— About this exercise —
Look for "phylum: Chordata" in the records below, then copy that line and every line after it, exactly and with nothing added.

Content starts

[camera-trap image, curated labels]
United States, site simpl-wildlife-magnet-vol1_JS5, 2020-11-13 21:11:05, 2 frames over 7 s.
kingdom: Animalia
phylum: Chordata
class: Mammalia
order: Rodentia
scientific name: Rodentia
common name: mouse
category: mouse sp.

Content ends

— Output below —
phylum: Chordata
class: Mammalia
order: Rodentia
scientific name: Rodentia
common name: mouse
category: mouse sp.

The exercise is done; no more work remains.